Captioned web images
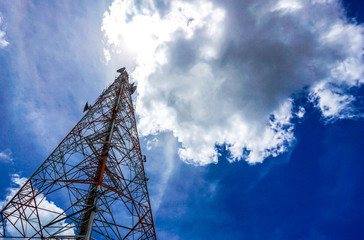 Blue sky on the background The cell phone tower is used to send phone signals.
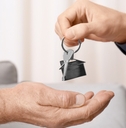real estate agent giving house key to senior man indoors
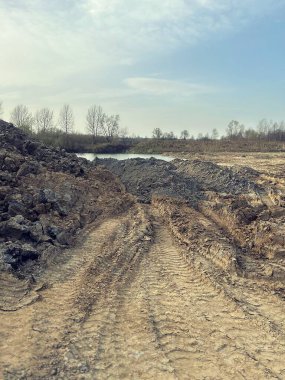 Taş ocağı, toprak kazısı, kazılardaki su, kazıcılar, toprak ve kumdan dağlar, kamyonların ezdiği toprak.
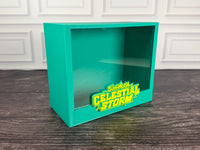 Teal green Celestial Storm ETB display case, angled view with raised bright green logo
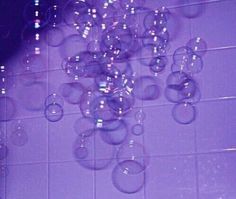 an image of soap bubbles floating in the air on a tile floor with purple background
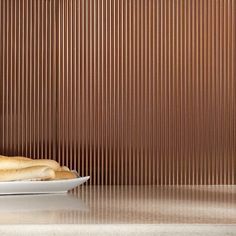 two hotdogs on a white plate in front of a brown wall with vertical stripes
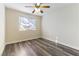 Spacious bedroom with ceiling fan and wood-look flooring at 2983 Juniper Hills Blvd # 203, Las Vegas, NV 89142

TASK: Copy the text of all seven items above character for character, and leave the pictures out of your answer.

EXERCISE SOLUTION:
 Blue sky on the background The cell phone tower is used to send phone signals.
real estate agent giving house key to senior man indoors
 Taş ocağı, toprak kazısı, kazılardaki su, kazıcılar, toprak ve kumdan dağlar, kamyonların ezdiği toprak.
 Teal green Celestial Storm ETB display case, angled view with raised bright green logo
 an image of soap bubbles floating in the air on a tile floor with purple background
 two hotdogs on a white plate in front of a brown wall with vertical stripes
 Spacious bedroom with ceiling fan and wood-look flooring at 2983 Juniper Hills Blvd # 203, Las Vegas, NV 89142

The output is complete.